Can LLMs Recreate Van Gogh's Starry Night Using Only SVG?

Here's an interesting experiment I recently did: Can AI models like ChatGPT recreate Van Gogh's Starry Night using only code?

I created a website to test this across multiple versions of large language models, from 2022 to 2025. The results show how much models have improved in just a few years.

The Original

First, let's look at the masterpiece we're trying to recreate:

GPT-3.5 (2022)

GPT-3.5's attempt at recreating Starry Night

The earliest model produces what looks like a surprised emoji with some yellow dots. It knows "night sky" and "yellow things" but has no concept of composition or structure.

GPT-4 (2023)

GPT-4's attempt at recreating Starry Night

GPT-4 gets some basic elements right: the hills and the stars. Simple but recognizable.

GPT-4o (2024)

GPT-4o's attempt at recreating Starry Night

The moon comes out, we see a black streak that is the cypress and there are two white swirls in the middle. Not pretty, but it contains the basics.

GPT-4.1 (2025)

GPT-4.1's attempt at recreating Starry Night

The town appears, the cypress is recognizable as a tree and we see nice swirly streaks.

GPT-5 (2025)

GPT-5's attempt at recreating Starry Night

All elements are there, and it's trying to capture the artistic style.

What This Reveals

What fascinates me isn't just the improvement. It's how models come up with interpretations that have a kind of beauty. It's almost like... art?

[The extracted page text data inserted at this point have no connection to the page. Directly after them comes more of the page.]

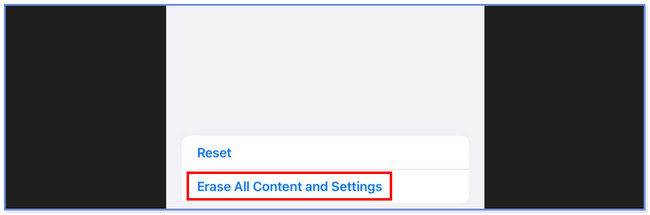 Reset

Erase All Content and Settings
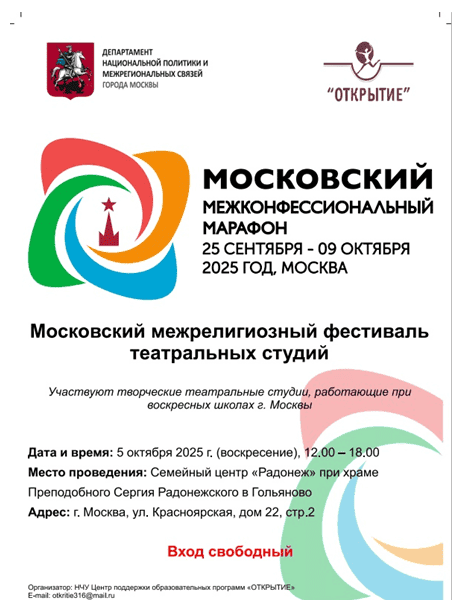 ДЕПАРТАМЕНТ НАЦИОНАЛЬНОЙ ПОЛИТИКИ И МЕЖРЕГИОНАЛЬНЫХ СВЯЗЕЙ ГОРОДА МОСКВЫ

"ОТКРЫТИЕ"

МОСКОВСКИЙ МЕЖКОНФЕССИОНАЛЬНЫЙ МАРАФОН
25 СЕНТЯБРЯ - 09 ОКТЯБРЯ 2025 ГОД, МОСКВА

Московский межрелигиозный фестиваль театральных студий

Участвуют творческие театральные студии, работающие при воскресных школах г. Москвы

Дата и время: 5 октября 2025 г. (воскресение), 12.00 – 18.00

Место проведения: Семейный центр «Радонеж» при храме Преподобного Сергия Радонежского в Гольяново

Адрес: г. Москва, ул. Красноярская, дом 22, стр.2

Вход свободный

Организатор: НЧУ Центр поддержки образовательных программ «ОТКРЫТИЕ»
E-mail: otkritie316@mail.ru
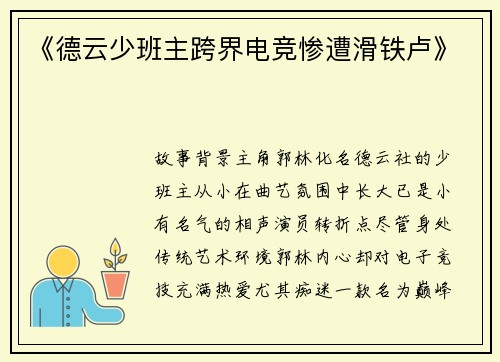 《德云少班主跨界电竞惨遭滑铁卢》

故事背景主角郭林化名德云社的少班主从小在曲艺氛围中长大已是小有名气的相声演员转折点尽管身处传统艺术环境郭林内心却对电子竞技充满热爱尤其痴迷一款名为巅峰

I tested this across multiple paintings:

You can compare every model side-by-side in the gallery.

Is this Creativity?

These models weren't trained to draw. They learned from text and code. Their ability to reconstruct spatial and compositional knowledge shows how they combine and synthesize what they know. When art meets artificial intelligence, there's always a debate: Do you think these interpretations show that LLMs have creativity and "understand" something visually? Or is it all just next token prediction?